Successful solitude is about creating a state of mind, or a space, in which we can focus our thoughts without distraction, and let the mind work through a problems on its own.
The sheer volume of communication, and 24/7 access to information and other people that defines modern life has made this more difficult than ever. In our hyper-distracted world being alone might just be what we all need.
When we are alone we allow ourselves to focus on what really matters, and in doing so discover the purpose and joy that life was designed for. Jedi Master Qui-Gonn Jinn got it right when he instructs young Anakin Skywalker, ‘Always remember: Your focus determines your destiny.’
5 Tips for staying focused
Mike Erwin, president of The Positivity Project and author of Lead Yourself First: Inspiring Leadership Through Solitude provides some practical suggestions to stay focused and create powerful solitude in your life.
- Build solitude into your schedule – Treat alone time as you would any meeting or appointment. If you don’t something else will fill the gaps. 15 minute pockets of solitude will leave mental space for your mind to do that hard thinking that is essential to good decision making.
- Analyze where your time is best spent – Not everything that comes onto your schedule is vital. Prioritize time to reflect, avoid activities that under-utilized your energy and be rigorous about your priorities.
- Starve your distractions – With the weight of the internet hanging over our heads its easy to fall into the dark hole that is ‘just one more click’. Acknowledge the way the internet lures you in and proactively log out of social media accounts and block certain websites during work hours or other time you have chosen to embrace solitude.

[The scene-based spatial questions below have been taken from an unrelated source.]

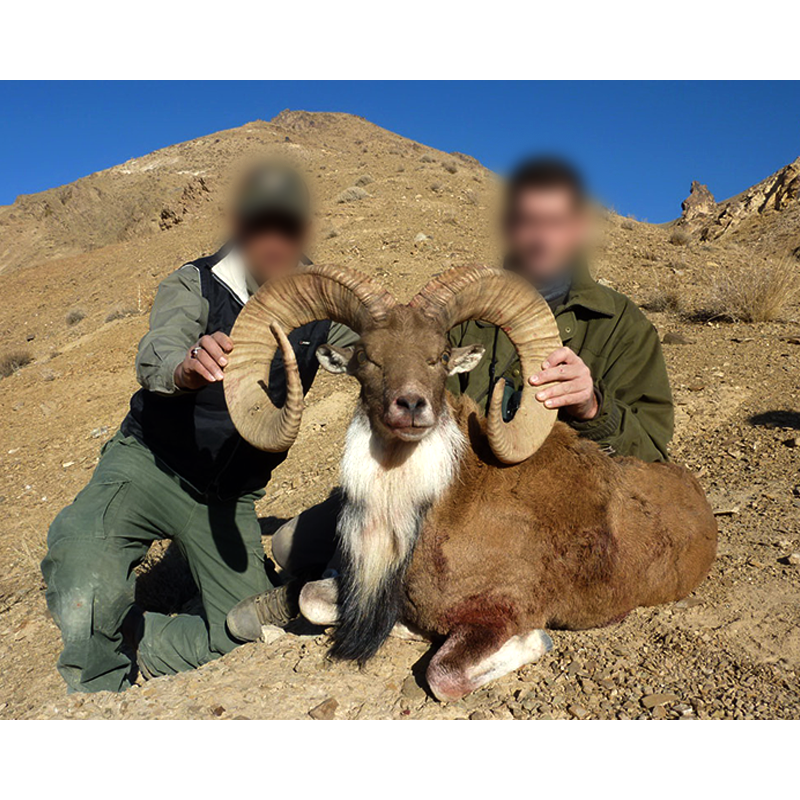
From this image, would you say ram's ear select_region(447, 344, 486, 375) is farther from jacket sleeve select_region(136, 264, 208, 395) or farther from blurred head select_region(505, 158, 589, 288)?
jacket sleeve select_region(136, 264, 208, 395)

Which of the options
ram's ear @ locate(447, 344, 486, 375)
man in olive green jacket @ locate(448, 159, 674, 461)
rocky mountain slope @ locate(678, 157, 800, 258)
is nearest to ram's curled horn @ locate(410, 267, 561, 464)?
ram's ear @ locate(447, 344, 486, 375)

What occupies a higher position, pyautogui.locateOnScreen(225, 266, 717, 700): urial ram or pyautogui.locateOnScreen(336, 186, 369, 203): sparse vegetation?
pyautogui.locateOnScreen(336, 186, 369, 203): sparse vegetation

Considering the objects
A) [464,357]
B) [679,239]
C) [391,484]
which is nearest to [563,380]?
[464,357]

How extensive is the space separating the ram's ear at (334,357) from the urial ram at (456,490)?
0.01m

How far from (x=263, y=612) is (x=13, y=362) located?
1814 centimetres

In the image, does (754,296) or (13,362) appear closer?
(754,296)

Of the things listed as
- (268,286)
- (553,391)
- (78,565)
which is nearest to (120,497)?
(78,565)

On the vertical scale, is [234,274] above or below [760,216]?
above

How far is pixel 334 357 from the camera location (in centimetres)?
487

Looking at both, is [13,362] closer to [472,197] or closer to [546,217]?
[472,197]

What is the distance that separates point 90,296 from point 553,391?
84.6 feet

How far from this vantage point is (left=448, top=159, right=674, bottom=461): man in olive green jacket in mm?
5297

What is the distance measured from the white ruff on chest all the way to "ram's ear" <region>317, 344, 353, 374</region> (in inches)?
16.2

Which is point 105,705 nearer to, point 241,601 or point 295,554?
point 241,601
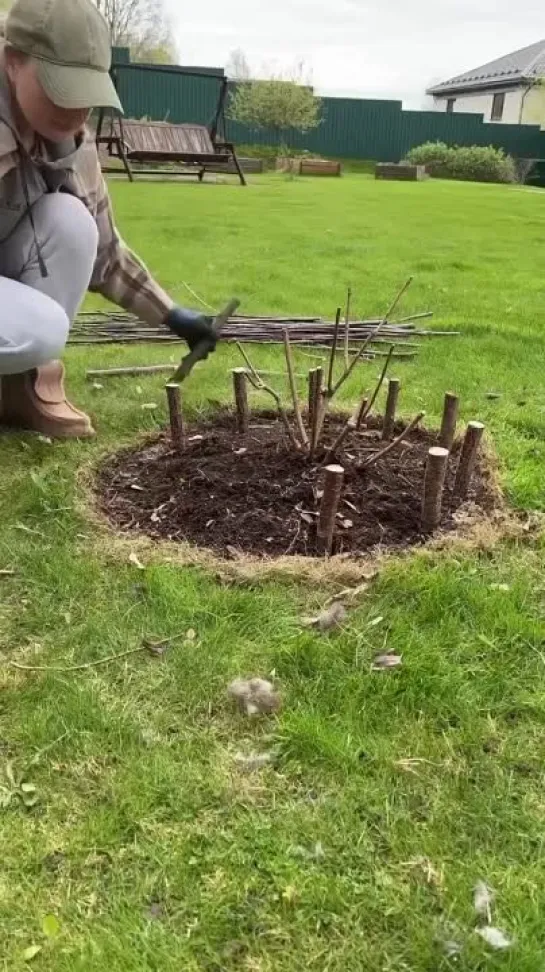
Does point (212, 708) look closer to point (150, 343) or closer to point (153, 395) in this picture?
point (153, 395)

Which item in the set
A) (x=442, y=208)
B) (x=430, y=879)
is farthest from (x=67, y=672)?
(x=442, y=208)

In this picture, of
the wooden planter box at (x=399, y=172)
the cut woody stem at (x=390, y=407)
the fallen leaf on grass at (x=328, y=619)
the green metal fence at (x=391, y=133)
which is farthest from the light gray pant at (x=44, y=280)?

- Learn how to be less busy – We fill our schedules with commitments, often prioritizing urgent tasks over important ones. Don’t let the pace of life get in the way of good opportunities to improve it through reading, listening and learning from others.

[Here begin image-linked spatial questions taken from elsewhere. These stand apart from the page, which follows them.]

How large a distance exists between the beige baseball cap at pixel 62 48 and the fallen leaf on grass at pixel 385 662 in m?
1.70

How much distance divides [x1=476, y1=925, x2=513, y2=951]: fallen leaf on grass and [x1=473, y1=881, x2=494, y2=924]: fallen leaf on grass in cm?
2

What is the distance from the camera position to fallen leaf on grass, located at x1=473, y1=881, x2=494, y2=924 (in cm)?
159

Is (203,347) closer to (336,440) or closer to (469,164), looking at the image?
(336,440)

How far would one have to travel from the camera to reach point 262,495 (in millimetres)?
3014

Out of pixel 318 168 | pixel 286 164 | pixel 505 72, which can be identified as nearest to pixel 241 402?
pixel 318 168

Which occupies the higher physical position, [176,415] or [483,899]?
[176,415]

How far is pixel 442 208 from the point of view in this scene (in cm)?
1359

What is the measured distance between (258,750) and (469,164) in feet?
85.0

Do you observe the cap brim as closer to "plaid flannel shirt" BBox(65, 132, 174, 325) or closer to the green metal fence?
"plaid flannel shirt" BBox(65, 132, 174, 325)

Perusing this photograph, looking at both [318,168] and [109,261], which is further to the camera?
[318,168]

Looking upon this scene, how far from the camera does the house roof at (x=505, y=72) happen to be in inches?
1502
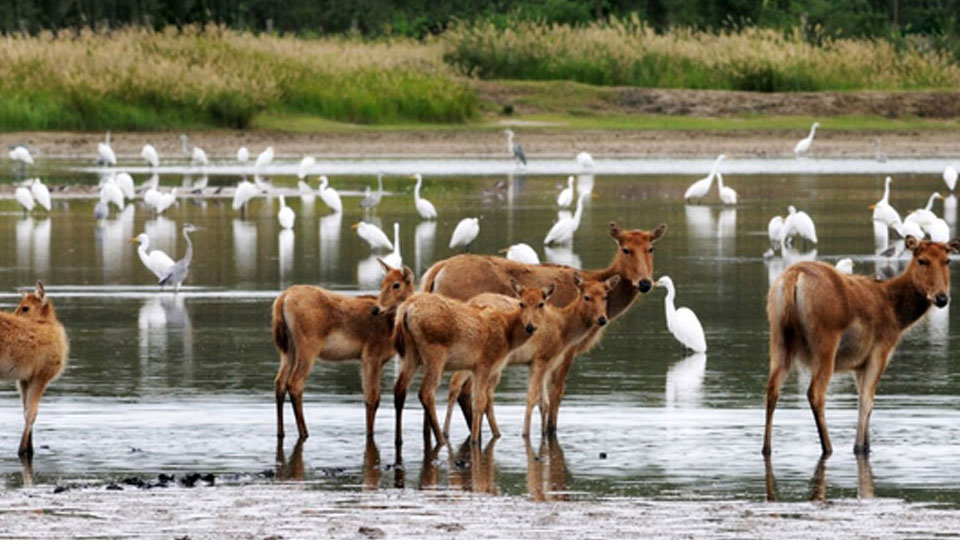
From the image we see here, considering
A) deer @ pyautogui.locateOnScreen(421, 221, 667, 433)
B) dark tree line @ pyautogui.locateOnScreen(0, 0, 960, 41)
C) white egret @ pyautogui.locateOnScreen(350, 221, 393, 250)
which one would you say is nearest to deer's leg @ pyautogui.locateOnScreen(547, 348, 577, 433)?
deer @ pyautogui.locateOnScreen(421, 221, 667, 433)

- Create a ‘stop doing’ list – Time is limited, but your to-do list often seems never ending. Solitude gives you the space to reflect on where your time is best spent. Ask yourself, ‘What do I need to stop doing or say no to?’
Learn more about these tips at - https://hbr.org/2017/10/in-a-distracted-world-solitude-is-a-competitive-advantage
Casual Day Friday September 30
On the last day of each term, students may come to school in casual clothes only if they bring a gold coin donation. Please note that students need to remember as they choose which clothes they would like to wear for casual day that they need to dress appropriately. Their clothes should cover their bodies in the same way that their uniform does and their shoes should be appropriate for running and playing.
The money raised this way is allocated to either a sister school project or to the sponsorship of a student through Asian Aid.
This term’s funds will be set aside for Asian Aid.
We are currently sponsoring Sumit Boarder who has completed Year 12 this year and would like to go on with further studies, as well as Josan who is a new sponsor child for us. Josan is 5 years old and lives in Bangladesh.
We appreciate your continuing support of these precious students. If your family might like to sponsor your own child why not check out the Asian Aid website.
We also have a sponsorship container in the office, so if you have that extra change in your pocket, why not consider dropping it into that container.